Your task — Any picture in the listing is left out of the copy; all else is duplicated exactly.

::::

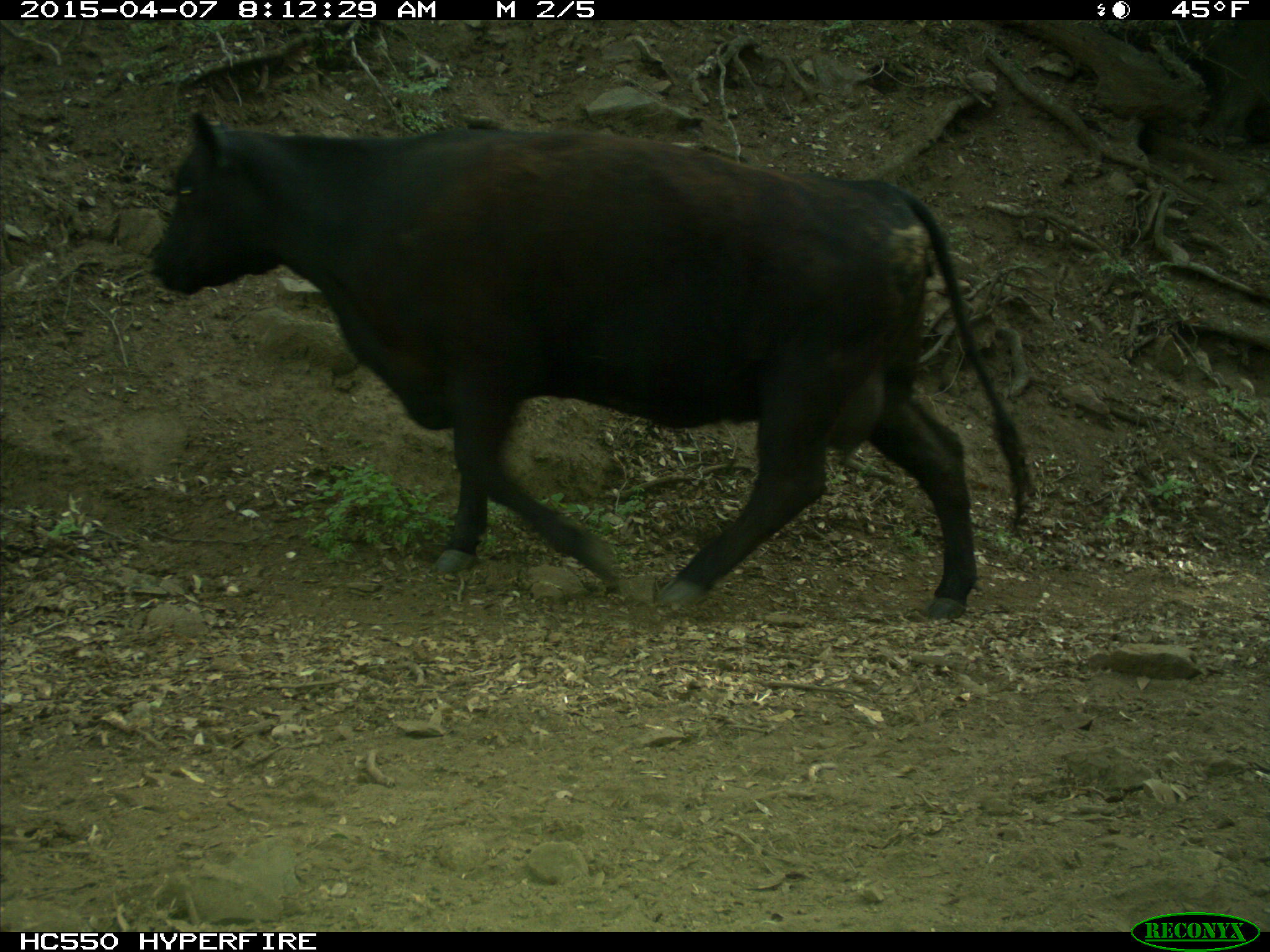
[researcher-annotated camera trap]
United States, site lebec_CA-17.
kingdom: Animalia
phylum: Chordata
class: Mammalia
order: Artiodactyla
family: Bovidae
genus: Bos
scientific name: Bos taurus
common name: domestic cow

::::

Response —
[researcher-annotated camera trap]
United States, site lebec_CA-17.
kingdom: Animalia
phylum: Chordata
class: Mammalia
order: Artiodactyla
family: Bovidae
genus: Bos
scientific name: Bos taurus
common name: domestic cow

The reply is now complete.